Drop in Fuel Prices is a Shrewd Decision In Step

The Union Finance Minister Arun Jaitley on October 4, 2018, has declared that the oil marketing companies will absorb ₹1 of the cut and government ₹1.5 to account for a cumulative ₹ 2.5 drop in the fuel prices. Further, he would write to all the states, inviting them to match the ₹2.5 cut with an equal cut in their corresponding state VAT rates on fuel.

Undeniably, there has been a dire need for the reduction of the fuel prices, straightaway. As on date, the crude oil in the international market has cut across $86 a barrel — the greater it has been in the last four years. Besides, the interest rates in the U.S. have also been raised to 3.2%, the maximum ever.

If we chirp to be hooked on to this issue intensely that why the fuel prices have been on a rise over a period of time, we can become conscious that the problem lies in the international trade in crude oil, which is carried out through the US financial institutions. Just to avoid this and to continue to import oil from Iran, many countries such as Britain, China, Germany, Russia, and France, are mulling over to create an exclusive financial arrangement to route payments by immediately circumventing the US financial system.

Even for India, there is a need to consider a parallel postern. Such a gateway would not only condense the US sanctions to be ineffectual but also disrupt the starring role of the US dollar as the worldwide currency. Another reason for the increase in the price of petrol is the fall of the rupee against the US dollar. As there is an interconnection between the Indian Rupee and the US dollar in the stuff concerning the fuel prices, perceptibly the price of petrol upsurges in India if the value of the rupee decays against the US $.

Now, there arises an inquiry that — why the rupee is weakening? The reason is associated with the import and export rules. As of now, India is importing more than the exports. It is imperative for India to pay the dues in US $ for the dollar being the global currency.

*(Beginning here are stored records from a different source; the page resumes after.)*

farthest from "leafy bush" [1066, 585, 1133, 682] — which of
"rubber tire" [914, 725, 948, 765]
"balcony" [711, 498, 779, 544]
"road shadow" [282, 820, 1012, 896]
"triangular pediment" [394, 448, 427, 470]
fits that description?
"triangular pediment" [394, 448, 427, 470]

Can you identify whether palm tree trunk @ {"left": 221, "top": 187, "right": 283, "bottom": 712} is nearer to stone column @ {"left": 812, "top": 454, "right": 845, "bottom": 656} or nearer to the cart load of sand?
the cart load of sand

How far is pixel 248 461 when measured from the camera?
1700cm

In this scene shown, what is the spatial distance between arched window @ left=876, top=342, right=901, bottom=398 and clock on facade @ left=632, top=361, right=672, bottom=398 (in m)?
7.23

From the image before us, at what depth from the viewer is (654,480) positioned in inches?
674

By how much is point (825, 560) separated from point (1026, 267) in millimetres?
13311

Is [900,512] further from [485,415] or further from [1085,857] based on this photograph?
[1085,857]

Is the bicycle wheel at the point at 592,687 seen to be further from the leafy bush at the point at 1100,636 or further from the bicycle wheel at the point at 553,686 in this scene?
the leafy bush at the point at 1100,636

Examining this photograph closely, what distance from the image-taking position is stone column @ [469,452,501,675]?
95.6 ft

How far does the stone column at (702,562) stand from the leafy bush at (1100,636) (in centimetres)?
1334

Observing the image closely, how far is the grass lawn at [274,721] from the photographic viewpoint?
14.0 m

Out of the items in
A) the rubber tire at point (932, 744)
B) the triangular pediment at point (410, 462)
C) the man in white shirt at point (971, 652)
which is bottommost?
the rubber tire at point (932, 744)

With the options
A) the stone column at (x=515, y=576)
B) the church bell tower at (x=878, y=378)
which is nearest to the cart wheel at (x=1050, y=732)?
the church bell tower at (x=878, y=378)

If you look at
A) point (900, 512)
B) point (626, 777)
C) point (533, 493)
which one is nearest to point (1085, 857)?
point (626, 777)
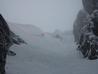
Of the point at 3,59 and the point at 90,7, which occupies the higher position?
the point at 90,7

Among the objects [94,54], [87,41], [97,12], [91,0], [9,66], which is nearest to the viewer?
[9,66]

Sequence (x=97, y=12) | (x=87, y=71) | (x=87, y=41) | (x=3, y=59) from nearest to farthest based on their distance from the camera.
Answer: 1. (x=3, y=59)
2. (x=87, y=71)
3. (x=87, y=41)
4. (x=97, y=12)

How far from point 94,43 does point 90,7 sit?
61.7ft

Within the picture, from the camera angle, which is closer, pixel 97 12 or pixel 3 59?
pixel 3 59

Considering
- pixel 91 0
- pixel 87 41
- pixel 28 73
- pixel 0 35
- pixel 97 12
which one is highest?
pixel 91 0

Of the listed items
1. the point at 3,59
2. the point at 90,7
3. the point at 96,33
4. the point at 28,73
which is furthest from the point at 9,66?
the point at 90,7

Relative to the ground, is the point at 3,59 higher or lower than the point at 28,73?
higher

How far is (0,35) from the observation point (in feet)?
61.1

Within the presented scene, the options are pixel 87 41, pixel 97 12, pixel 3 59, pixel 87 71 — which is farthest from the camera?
pixel 97 12

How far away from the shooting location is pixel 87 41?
1275 inches

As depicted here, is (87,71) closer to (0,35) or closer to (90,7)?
(0,35)

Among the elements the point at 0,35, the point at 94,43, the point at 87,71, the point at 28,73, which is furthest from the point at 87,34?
the point at 0,35

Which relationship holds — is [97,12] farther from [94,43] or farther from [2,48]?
[2,48]

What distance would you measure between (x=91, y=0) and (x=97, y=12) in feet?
34.9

The more imports mean more outgoings of US $ alongside the fewer exports that ultimately result in fewer inwards of US $.

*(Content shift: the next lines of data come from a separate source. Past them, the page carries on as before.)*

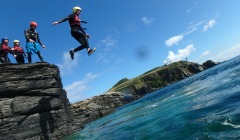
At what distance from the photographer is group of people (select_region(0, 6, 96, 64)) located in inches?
719

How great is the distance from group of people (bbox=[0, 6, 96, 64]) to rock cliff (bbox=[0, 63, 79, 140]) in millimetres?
1500

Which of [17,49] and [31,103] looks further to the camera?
[17,49]

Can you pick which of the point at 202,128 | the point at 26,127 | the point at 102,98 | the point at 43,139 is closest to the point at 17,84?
the point at 26,127

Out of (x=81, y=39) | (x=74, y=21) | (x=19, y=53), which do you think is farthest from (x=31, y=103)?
(x=74, y=21)

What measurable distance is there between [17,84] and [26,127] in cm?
410

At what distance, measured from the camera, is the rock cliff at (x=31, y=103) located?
23.6 meters

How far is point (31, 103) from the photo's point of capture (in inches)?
979

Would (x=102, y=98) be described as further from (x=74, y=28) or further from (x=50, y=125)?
(x=74, y=28)

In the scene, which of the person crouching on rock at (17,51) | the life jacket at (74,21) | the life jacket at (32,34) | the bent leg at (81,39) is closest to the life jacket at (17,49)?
the person crouching on rock at (17,51)

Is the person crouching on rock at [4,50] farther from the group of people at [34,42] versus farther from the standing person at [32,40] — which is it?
the standing person at [32,40]

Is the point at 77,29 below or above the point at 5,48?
below

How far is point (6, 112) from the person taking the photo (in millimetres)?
23594

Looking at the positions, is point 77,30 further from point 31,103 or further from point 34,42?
point 31,103

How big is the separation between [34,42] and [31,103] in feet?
18.7
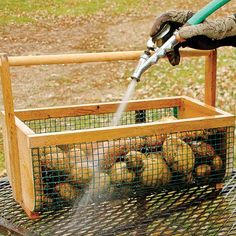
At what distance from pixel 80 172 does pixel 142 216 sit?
1.22 feet

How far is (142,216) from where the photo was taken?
224 centimetres

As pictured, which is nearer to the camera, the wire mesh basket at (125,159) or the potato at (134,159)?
the wire mesh basket at (125,159)

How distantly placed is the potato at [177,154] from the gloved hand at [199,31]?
315 millimetres

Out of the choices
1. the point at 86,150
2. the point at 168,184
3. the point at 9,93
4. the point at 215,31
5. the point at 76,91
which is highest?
the point at 215,31

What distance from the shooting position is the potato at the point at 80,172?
80.0 inches

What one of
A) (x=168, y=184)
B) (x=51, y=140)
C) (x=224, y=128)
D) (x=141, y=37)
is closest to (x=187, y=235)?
(x=168, y=184)

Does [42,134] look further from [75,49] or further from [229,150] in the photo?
[75,49]

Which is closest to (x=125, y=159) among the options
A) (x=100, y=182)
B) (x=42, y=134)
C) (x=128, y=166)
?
(x=128, y=166)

Despite the fact that the fuel prices would be cut, it would have only a marginal impact on the fiscal deficit i.e less than 0.05% of the fiscal deficit for the reason that the excise duty cut would be well-adjusted by higher direct tax collections. The same was pronounced by the Union Minister.

Even though it is not said, the drop in fuel prices is a squat spell affair. After increasing the fuel prices by 15% or so in less than four months, if the same is reduced by 2%, it degrees to a meager drop. Also, it looks as if the government is simply icing an injury without taking any serious action to reduce the fuel prices, eternally. There is a great need that the presiding governments should grasp the rippling effect of the rise in petrol prices. The prices of all the commodities will increase compliant with the rise in the petroleum products. Ultimately, the burden will be on the common man, who lives on the daily wages. Due to the hidden threats imposed by the rise in fuel prices, the government needs to arrive at a perpetual policy, instead of considering the instantaneous measures whose impact is not seen over a period of time.